** begin Source text **
1) intuitive - the intuitive mood, subject is the normal word of the verb, the one whose form you have just learned.
2) non-intuitive - the non-intuitive mood is used to express unexpected or unintended actions. It has no imperative aspect.
NON-INTUITIVE | incepted aspect | incepting aspect | wala form |
---|---|---|---|
um verbs | nahi- | mahi- | mahi- |
pag verbs | nahi- | mahi- | mahi- |
pang verbs | nahipang- | mahipang- | mahipang- |
ka verbs | naha- | maha- | maha- |
magka verbs | none | none | none |
reciprocating verbs | nagka-in-ay | magka-in-ay | magka-in-ay |
on verbs | na- | ma- | ma- |
an verbs | hing-an | mahi-an | hing-i |
i verbs | nai- | mai- | mai- |
3) aptative - the aptative mood expresses the possibility of an action. Like the non-intuitive mode, it has no imperative aspect. In the incepted aspect it implies the English perfect tenses or the have form. In the incepting aspect it implies the English can/could form.
APTATIVE | incepted aspect | incepting aspect | wala form |
---|---|---|---|
um verbs | naka- | maka- | maka- |
pag verbs | naka- | maka- | maka- |
pang verbs | nakapang- | makapang- | makapang- |
ka verbs | none | none | none |
magka verbs | none | none | none |
reciprocating verbs | none | none | none |
on verbs | na- | ma- | ma- |
an verbs | na-an | ma-an | ma-i |
i verbs | gika- | ika- | ikaw |
Modifiers
Cebuano adjectives (and also nouns) are linked to the word they modify by the unifying linker nga or na. However if nga follows a word ending in a vowel, a glottal stop, or the letter N, then it often becomes suffixed to that word as -ng. In cases of words ending with Y or W, it sometimes becomes the contraction 'ng.
- maayong buntag - a good morning (maayo, "good" + -ng)
- itom nga bato - a black rock (itom, "black")
- puting bato - a white rock (putî, "white" + -ng)
- dakong bato - a large rock (dakô, "large" + -ng)
** end Source text **
### Work to complete
(a) According to the Cebuano grammar text, what does the aptative mood express?
(b) Rewrite the part of the Cebuano grammar text that opens with the words "APTATIVE | incepted" and closes with "the contraction 'ng.", substituting "joining linker" for "unifying linker".
** begin Supplied material **
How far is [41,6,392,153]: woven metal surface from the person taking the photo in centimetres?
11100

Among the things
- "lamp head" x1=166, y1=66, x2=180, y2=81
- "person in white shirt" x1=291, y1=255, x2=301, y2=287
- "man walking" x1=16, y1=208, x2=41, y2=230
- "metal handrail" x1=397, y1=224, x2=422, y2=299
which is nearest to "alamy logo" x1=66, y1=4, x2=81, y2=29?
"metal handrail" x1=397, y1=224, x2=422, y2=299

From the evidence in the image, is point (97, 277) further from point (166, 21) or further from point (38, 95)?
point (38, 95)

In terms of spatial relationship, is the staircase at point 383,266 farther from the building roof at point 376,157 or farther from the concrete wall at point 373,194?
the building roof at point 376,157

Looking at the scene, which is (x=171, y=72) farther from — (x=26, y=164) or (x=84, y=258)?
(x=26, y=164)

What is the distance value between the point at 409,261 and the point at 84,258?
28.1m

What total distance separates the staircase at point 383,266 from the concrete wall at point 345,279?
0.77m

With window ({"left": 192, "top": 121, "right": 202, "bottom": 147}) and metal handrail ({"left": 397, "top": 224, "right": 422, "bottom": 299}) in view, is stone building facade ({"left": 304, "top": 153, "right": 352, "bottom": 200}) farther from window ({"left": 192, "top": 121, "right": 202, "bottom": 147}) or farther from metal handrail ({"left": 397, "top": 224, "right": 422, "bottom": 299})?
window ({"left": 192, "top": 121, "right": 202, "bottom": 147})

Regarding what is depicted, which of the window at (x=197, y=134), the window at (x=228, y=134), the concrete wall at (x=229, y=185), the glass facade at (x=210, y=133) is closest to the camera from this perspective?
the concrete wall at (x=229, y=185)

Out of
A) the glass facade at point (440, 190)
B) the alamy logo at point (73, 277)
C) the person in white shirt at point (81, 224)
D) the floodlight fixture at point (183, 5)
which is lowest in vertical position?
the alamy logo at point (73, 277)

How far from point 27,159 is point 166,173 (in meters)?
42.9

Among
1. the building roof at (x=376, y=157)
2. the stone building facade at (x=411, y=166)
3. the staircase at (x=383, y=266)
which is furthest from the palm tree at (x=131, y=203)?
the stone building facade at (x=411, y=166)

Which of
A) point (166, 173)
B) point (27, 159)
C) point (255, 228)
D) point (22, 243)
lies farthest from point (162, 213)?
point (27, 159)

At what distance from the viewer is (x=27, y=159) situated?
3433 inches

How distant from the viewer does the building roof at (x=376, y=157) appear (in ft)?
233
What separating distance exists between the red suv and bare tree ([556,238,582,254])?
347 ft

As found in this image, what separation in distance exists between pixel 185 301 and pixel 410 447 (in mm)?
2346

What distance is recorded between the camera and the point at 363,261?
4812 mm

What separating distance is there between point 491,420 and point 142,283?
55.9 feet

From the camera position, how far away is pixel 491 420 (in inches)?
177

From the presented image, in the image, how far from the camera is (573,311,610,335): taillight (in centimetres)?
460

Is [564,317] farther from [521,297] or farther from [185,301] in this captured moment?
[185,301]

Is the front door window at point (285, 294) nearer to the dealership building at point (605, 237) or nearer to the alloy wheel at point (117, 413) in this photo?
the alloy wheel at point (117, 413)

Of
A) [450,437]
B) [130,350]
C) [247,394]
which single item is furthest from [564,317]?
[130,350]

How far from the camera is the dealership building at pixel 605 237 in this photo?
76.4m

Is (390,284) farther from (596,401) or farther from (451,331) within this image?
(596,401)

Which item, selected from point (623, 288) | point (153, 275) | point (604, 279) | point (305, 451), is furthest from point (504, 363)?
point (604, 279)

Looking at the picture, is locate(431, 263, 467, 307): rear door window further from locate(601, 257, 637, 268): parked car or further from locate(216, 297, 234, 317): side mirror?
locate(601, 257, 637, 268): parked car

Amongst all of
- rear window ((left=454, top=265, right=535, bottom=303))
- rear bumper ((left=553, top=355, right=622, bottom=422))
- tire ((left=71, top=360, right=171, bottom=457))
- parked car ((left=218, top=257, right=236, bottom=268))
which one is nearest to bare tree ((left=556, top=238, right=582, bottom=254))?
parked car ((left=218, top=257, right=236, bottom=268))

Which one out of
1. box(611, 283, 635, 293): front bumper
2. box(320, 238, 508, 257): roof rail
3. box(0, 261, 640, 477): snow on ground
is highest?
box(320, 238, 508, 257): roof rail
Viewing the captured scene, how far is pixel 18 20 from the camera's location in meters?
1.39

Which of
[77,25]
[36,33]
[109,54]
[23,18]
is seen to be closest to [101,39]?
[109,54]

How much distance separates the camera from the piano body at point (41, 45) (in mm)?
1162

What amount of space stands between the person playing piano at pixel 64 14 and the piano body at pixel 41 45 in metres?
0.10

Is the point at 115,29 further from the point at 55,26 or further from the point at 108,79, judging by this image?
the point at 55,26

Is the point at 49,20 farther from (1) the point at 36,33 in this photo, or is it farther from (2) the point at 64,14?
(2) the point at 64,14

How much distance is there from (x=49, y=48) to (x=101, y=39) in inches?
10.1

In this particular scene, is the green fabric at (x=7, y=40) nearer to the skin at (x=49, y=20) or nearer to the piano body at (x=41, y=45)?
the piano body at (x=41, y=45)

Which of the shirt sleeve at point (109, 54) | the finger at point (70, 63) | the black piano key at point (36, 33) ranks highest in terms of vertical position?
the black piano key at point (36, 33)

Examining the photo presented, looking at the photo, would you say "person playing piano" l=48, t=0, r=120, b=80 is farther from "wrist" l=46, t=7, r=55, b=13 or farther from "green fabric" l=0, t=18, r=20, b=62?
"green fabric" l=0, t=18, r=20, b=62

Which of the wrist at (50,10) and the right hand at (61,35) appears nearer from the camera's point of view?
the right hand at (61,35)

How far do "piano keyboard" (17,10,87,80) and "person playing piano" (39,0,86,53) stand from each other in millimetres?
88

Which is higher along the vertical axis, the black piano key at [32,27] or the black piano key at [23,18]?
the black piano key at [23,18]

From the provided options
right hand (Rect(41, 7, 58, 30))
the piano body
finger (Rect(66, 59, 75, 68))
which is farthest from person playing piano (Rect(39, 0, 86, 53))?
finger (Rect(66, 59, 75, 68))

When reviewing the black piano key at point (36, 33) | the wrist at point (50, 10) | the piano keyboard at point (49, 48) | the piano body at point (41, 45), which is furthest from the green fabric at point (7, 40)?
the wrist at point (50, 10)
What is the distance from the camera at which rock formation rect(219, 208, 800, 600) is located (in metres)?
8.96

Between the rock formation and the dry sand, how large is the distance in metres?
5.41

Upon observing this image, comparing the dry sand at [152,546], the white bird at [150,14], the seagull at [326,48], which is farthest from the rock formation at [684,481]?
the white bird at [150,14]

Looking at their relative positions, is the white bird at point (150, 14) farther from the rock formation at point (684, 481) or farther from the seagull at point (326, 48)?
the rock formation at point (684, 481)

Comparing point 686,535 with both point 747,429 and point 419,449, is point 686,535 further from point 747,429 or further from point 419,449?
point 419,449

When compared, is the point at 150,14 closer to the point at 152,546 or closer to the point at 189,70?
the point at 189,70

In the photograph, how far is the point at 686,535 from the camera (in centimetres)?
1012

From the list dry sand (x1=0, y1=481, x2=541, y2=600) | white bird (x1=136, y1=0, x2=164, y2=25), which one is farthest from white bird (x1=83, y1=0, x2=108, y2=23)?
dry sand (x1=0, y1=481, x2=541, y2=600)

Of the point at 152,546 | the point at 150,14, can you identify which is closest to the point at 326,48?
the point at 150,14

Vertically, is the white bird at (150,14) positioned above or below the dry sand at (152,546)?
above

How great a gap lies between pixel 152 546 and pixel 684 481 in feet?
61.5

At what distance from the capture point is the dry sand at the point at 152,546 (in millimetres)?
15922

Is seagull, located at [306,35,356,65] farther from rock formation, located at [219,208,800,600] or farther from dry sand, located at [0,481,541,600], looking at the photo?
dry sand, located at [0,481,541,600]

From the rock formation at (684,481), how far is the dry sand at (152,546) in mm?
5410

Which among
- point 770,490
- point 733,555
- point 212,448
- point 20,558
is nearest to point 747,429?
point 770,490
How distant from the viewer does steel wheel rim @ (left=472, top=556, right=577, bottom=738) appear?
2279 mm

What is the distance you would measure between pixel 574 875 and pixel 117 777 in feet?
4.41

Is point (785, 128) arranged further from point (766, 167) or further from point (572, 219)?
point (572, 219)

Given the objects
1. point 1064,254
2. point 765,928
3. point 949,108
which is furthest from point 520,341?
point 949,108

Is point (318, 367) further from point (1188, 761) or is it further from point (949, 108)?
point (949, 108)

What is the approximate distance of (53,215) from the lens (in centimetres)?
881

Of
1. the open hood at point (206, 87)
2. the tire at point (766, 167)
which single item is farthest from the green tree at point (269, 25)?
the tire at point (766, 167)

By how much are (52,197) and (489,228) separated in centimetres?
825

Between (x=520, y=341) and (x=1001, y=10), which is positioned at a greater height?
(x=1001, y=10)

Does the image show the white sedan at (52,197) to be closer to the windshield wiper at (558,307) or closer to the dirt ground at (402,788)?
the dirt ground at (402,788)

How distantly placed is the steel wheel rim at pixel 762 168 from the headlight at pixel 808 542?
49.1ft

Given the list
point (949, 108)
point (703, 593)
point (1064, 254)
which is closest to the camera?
** end Supplied material **
### Correct answers
(a) The aptative mood expresses the possibility of an action.

(b)
APTATIVE | incepted aspect | incepting aspect | wala form |
---|---|---|---|
um verbs | naka- | maka- | maka- |
pag verbs | naka- | maka- | maka- |
pang verbs | nakapang- | makapang- | makapang- |
ka verbs | none | none | none |
magka verbs | none | none | none |
reciprocating verbs | none | none | none |
on verbs | na- | ma- | ma- |
an verbs | na-an | ma-an | ma-i |
i verbs | gika- | ika- | ikaw |
Modifiers
Cebuano adjectives (and also nouns) are linked to the word they modify by the joining linker nga or na. However if nga follows a word ending in a vowel, a glottal stop, or the letter N, then it often becomes suffixed to that word as -ng. In cases of words ending with Y or W, it sometimes becomes the contraction 'ng.